Die Arbeit in unserer katholischen Einrichtung zielt auf die Subjektwerdung von Kindern hin. Das Kind soll befähigt werden, sich besser in der Welt zurechtzufinden, in konkreten Situationen mit anderen zu handeln, sich selbst zu finden und Lebensübergänge gut zu bewältigen. Jedes pädagogische Handeln, einschließlich religiöser Bildung und Erziehung, dient diesem Anliegen.

  • Religiöse Bildung und Erziehung in einer katholischen Tageseinrichtung für Kinder eröffnet Perspektiven.

Religiöse Bildung und Erziehung ist Bestandteil unseres ganzheitlichen Konzeptes und gehört zum Bildungsauftrag.
Bei uns werden Kinder vor allem mit der christlichen Religion vertraut gemacht.
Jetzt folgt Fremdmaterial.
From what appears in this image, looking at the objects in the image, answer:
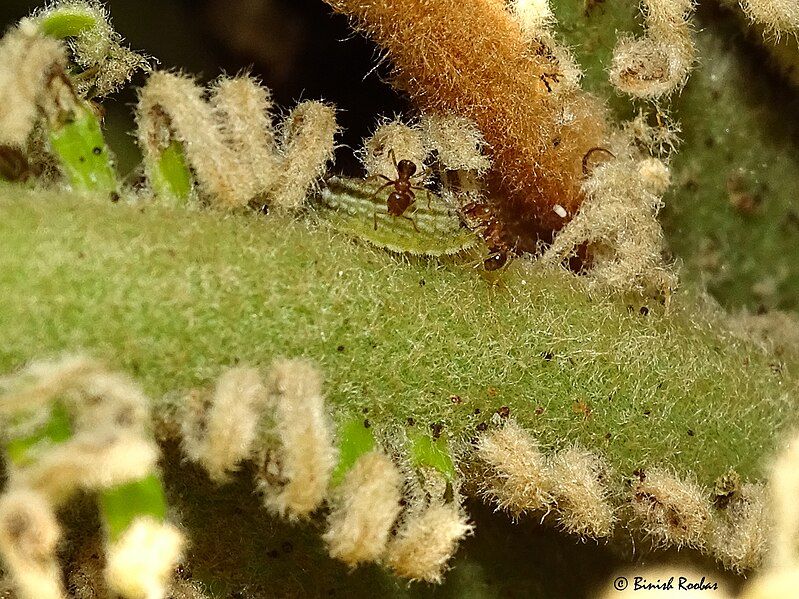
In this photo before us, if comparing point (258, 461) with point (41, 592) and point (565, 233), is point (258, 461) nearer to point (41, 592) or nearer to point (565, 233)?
point (41, 592)

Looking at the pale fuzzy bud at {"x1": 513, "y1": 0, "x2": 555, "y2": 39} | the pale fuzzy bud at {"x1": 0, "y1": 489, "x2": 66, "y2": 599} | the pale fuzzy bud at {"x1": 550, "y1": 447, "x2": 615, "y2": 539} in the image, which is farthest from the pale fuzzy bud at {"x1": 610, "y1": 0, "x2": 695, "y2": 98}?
the pale fuzzy bud at {"x1": 0, "y1": 489, "x2": 66, "y2": 599}

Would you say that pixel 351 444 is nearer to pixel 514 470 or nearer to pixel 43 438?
pixel 514 470

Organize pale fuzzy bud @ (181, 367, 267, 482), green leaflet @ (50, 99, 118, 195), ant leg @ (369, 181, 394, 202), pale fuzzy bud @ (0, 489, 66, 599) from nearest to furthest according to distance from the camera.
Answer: pale fuzzy bud @ (0, 489, 66, 599)
pale fuzzy bud @ (181, 367, 267, 482)
green leaflet @ (50, 99, 118, 195)
ant leg @ (369, 181, 394, 202)

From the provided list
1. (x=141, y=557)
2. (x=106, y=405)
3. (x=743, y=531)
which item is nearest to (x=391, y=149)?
(x=106, y=405)

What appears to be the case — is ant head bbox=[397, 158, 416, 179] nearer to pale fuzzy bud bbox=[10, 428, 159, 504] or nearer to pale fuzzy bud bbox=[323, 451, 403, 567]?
pale fuzzy bud bbox=[323, 451, 403, 567]

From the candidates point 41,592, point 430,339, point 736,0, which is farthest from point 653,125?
point 41,592

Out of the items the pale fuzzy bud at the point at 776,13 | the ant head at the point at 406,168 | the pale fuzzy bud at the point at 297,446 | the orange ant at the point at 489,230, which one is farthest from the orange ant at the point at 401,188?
the pale fuzzy bud at the point at 776,13
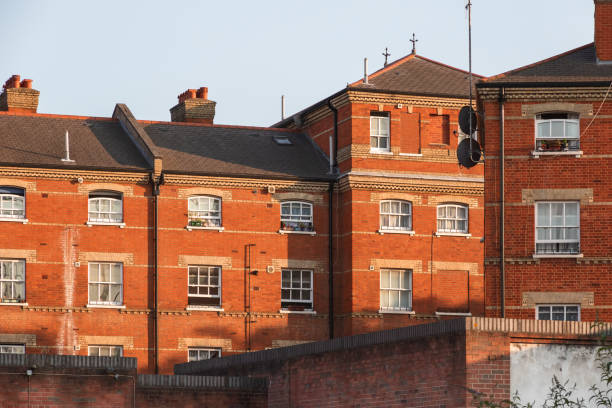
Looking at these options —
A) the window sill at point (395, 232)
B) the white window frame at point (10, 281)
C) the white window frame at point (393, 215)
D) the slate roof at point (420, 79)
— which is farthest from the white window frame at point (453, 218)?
the white window frame at point (10, 281)

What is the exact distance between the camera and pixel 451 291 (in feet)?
193

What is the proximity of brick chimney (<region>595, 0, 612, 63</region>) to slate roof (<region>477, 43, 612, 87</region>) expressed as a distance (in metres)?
0.33

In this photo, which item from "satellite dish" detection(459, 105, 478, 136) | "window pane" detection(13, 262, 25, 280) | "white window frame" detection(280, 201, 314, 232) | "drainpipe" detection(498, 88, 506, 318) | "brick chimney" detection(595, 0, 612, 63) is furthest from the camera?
"white window frame" detection(280, 201, 314, 232)

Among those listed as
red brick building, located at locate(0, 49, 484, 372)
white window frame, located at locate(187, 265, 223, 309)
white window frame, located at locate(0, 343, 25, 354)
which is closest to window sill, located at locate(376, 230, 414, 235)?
red brick building, located at locate(0, 49, 484, 372)

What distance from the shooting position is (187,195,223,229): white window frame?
57438 millimetres

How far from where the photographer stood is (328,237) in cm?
5909

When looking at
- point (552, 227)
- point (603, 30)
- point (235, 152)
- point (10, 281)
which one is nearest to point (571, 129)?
point (552, 227)

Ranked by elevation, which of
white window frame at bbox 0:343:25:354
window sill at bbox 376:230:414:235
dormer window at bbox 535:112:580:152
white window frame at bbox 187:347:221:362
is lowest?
white window frame at bbox 187:347:221:362

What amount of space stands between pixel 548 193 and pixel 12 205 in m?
22.4

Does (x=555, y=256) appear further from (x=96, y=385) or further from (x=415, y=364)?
(x=96, y=385)

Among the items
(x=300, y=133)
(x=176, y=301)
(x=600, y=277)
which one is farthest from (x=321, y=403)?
(x=300, y=133)

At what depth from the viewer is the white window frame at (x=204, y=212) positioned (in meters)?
57.4

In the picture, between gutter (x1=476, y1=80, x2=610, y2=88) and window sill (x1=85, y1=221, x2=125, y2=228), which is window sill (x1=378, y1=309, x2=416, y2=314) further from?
gutter (x1=476, y1=80, x2=610, y2=88)

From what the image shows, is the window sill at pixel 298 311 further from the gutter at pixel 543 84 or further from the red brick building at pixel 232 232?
the gutter at pixel 543 84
Kinder und deren Familien sind eingeladen zum Wahrnehmen, Mitfeiern und Entdecken des christlichen Glaubens. Die religionspädagogische Arbeit geht vom christlichen Festkreis aus und will im Dialog mit den Kindern altersgemäße Sinnantworten erschließen. Die Gestaltung der Feste des Kirchenjahres, das Kennenlernen von biblischen Geschichten sowie die angemessene  Entdeckung und Einübung religiöser Rituale, Gebete und Feiern werden bewusst für die Stärkung der Lebenskompetenz von Kindern in Dienst genommen. Religiöse Bildung knüpft an den Erfahrungen der Kinder an und ist im Alltag der pädagogischen Arbeit integriert.

In unserer Kindereinrichtung  erfahren Kinder und Familien, dass andere Kulturen und Religionen wertgeschätzt und geachtet werden.

  • Katholische Kindertageseinrichtungen orientieren sich an der Lebenswirklich von Familien in ihren vielfältigen Formen.

Unsere katholische Kindertageseinrichtung ist ein Ort der Familien. Es kommt hier auch darauf an , die vielfältigen und riskanten Situationen, in denen Kinder und Familien sich heute befinden, wahrzunehmen und daraus entsprechende Handlungskonsequenzen zu ziehen.

  • Die partnerschaftliche Zusammenarbeit mit Eltern ist Basis für eine gemeinsam verantwortete Erziehung der Kinder.

Die Kindertageseinrichtung betrachtet Eltern als Partner im Prozess der Erziehung und bei der Gestaltung der Arbeit in der Kindertageseinrichtung.

  • Katholische Kindertageseinrichtungen sind eingebunden in das Leben der Kirchengemeinde.

Unsere katholische Tageseinrichtung für Kinder ist nach allen Seiten ihres Einzugsgebietes hin eine offene Einrichtung. Die Kirchengemeinde stellt eine besonders Ressource ihrer Arbeit dar. Das partnerschaftliche Miteinander von pädagogischen Mitarbeiter/innen und Gemeindemitgliedern ist eine Bereicherung für die Kindertageseinrichtung. Katholische Kindertageseinrichtungen sind so nicht allein nur Erfahrungs- und Lebensraum für Kinder, sondern auch Orte der Begegnung und Kommunikation für alle Beteiligten. Durch das Eingebundensein der Kindertageseinrichtung in die Kirchengemeinde wird für Kinder und deren Familien Glaube erfahrbar.

  • Erzieher/innen in katholischen Kindertageseinrichtung sind fachlich qualifiziert.

Unsere katholische Tageseinrichtung für Kinder legt sehr großen Wert auf qualifizierte fachliche wie auf personal-soziale Kompetenzen ihrer Mitarbeiter/innen. Regelmäßige Fort- und Weiterbildungen sind eine entscheidende Ressource für anerkannte Arbeit.

  • Qualitätsentwicklung

Katholische Tageseinrichtungen für Kinder erfüllen alle fachlichen Qualitätsstandards auf Erziehung, Bildung und Betreuung. Die katholischen Kindertageseinrichtungen im Bistum Magdeburg beteiligen sich seit 2003 an einem dialogorientierten Qualitätsmanagementsystem. Dieses prozessbezogene Qualitätsmanagementsystem stützt sich auf das Modell „Kronberger Kreis“ wie auch auf IQUE, das von Ulrike Zische ursprünglich für Berliner Kindergärten entwickelt wurde.